Consigne a ▸
Repère dans les entrées chaque ligne où figure la chaîne « Based », puis recopie toutes ces lignes.
________________________
Note : en se documentant sur tout ce dont parle l’article, on peut notamment tomber sur une traduction plus « romancée » de la relation entre Yamauchi et Rogers, et moins proche du récit original (en moins élégant : des imprécisions et erreurs biaisent la compréhension). Si tu préfères avoir une version plus fidèle, documentée et polluée avec plein de n.d.t. (notes de traduction), tu es au bon endroit. On salue toutefois la réactivité de cette tentative du dimanche.
Hiroshi Yamauchi, ancien président visionnaire de Nintendo, est décédé le 19 septembre 2013 à l’âge de 85 ans. Discret, il est rarement apparu en public et n’a autorisé que peu d’entrevues. Une des rares personnes qui pouvaient affirmer avoir été proches de lui est Henk Rogers, un pionnier de l’industrie du jeu s’étant expatrié au Japon à la fin des années 70 et ayant créé Bullet-Proof Software, studio de développement et maison d’édition (note de traduction : on leur doit notamment Yoshi’s Cookie sur Super NES ; la boîte se nomme maintenant Blue Planet Software). Rogers, qui gère maintenant The Tetris Company, revient sur ce qui allait devenir une longue amitié avec Yamauchi.
________________________
Consigne b ▸
Traduis en anglais cette phrase du texte sur Hiroshi Yamauchi : « Discret, il est rarement apparu en public et n’a autorisé que peu d’entrevues. »

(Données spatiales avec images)
________________________
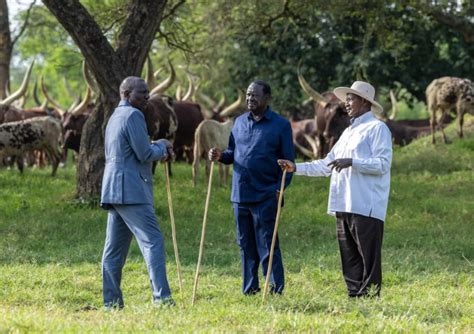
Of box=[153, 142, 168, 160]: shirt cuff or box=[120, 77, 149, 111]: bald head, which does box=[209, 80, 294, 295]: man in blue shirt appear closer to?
box=[153, 142, 168, 160]: shirt cuff

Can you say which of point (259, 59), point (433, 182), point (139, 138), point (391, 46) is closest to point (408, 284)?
point (139, 138)

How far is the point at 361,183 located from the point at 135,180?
1.94 m

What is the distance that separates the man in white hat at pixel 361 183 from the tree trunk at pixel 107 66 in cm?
643

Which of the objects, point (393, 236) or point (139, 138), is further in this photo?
point (393, 236)

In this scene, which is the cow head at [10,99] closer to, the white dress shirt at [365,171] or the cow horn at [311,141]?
the cow horn at [311,141]

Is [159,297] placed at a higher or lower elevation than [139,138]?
lower

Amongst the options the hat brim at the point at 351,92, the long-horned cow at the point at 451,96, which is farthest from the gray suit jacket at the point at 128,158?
the long-horned cow at the point at 451,96

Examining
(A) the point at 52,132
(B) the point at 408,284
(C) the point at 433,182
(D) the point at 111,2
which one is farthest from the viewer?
(D) the point at 111,2

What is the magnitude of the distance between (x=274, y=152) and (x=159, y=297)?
1708mm

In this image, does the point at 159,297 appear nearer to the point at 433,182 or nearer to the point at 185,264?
the point at 185,264

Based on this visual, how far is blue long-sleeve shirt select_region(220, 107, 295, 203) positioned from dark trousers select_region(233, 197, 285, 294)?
11cm

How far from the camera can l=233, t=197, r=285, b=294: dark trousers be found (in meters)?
8.92

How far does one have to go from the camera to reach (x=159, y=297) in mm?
8195

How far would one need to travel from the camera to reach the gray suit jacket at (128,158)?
816 centimetres
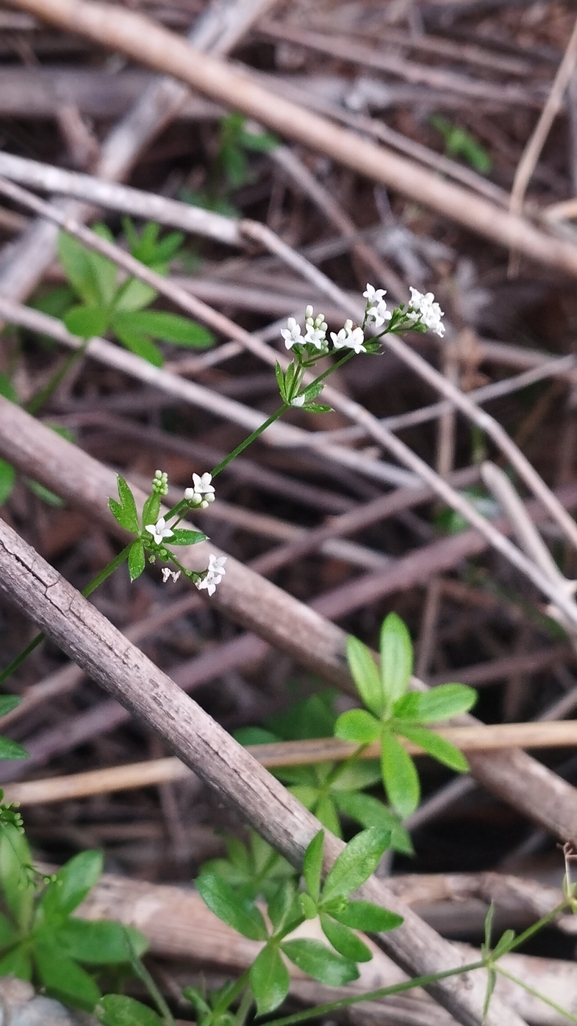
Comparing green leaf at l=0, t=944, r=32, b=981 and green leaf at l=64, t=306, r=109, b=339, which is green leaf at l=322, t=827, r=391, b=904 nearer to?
green leaf at l=0, t=944, r=32, b=981

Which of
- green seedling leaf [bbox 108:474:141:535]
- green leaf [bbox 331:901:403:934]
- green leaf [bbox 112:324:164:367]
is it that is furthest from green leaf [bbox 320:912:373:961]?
green leaf [bbox 112:324:164:367]

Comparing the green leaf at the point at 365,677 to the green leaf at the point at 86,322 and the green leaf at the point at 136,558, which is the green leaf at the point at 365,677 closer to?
the green leaf at the point at 136,558

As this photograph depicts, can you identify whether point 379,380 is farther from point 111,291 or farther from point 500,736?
point 500,736

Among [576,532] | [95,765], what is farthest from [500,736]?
[95,765]

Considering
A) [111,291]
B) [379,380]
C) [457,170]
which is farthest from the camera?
[379,380]

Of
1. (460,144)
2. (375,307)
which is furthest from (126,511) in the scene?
(460,144)

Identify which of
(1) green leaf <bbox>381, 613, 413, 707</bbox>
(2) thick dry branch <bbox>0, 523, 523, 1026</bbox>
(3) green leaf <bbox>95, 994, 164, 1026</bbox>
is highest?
(1) green leaf <bbox>381, 613, 413, 707</bbox>

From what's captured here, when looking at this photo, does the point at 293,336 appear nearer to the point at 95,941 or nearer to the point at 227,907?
the point at 227,907
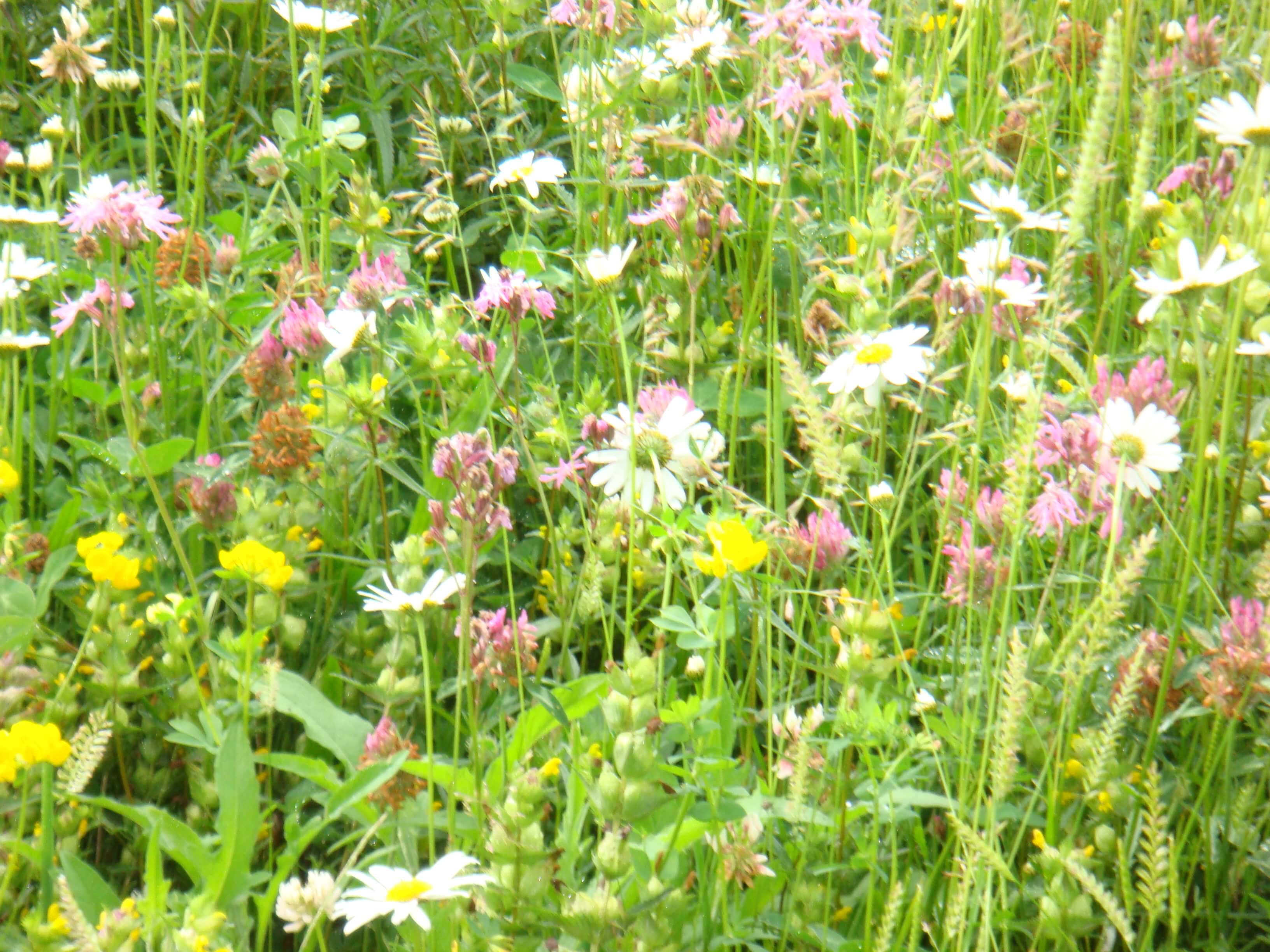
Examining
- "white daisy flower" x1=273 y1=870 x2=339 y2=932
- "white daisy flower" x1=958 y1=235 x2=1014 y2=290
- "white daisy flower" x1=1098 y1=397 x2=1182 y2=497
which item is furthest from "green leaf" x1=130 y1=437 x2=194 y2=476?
"white daisy flower" x1=1098 y1=397 x2=1182 y2=497

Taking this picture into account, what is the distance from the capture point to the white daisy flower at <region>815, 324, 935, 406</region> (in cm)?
131

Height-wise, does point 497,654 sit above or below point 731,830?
above

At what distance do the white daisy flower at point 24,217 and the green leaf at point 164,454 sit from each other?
1.52 ft

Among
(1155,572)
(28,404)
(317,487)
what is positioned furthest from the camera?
(28,404)

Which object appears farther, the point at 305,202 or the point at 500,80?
the point at 500,80

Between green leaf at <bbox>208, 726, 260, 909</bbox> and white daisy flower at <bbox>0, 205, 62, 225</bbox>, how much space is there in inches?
40.1

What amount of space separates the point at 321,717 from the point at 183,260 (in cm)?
91

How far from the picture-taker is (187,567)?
3.99 ft

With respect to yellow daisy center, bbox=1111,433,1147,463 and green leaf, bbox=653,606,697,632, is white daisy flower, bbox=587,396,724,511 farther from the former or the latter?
yellow daisy center, bbox=1111,433,1147,463

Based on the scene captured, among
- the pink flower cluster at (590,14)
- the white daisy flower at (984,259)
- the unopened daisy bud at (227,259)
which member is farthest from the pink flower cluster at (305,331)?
the white daisy flower at (984,259)

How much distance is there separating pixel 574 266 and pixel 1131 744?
1.08m

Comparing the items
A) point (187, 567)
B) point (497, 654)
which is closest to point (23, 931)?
point (187, 567)

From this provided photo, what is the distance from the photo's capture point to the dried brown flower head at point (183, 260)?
1.85 meters

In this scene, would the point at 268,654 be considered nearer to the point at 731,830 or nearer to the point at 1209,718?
the point at 731,830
________________________
Réponse rédigée a ▸
Based on this visual, how far is blue long-sleeve shirt select_region(220, 107, 295, 203) positioned from dark trousers select_region(233, 197, 285, 294)?
Based on the scene captured, among

Réponse rédigée b ▸
Discreet, he rarely appeared in public and granted only a few interviews.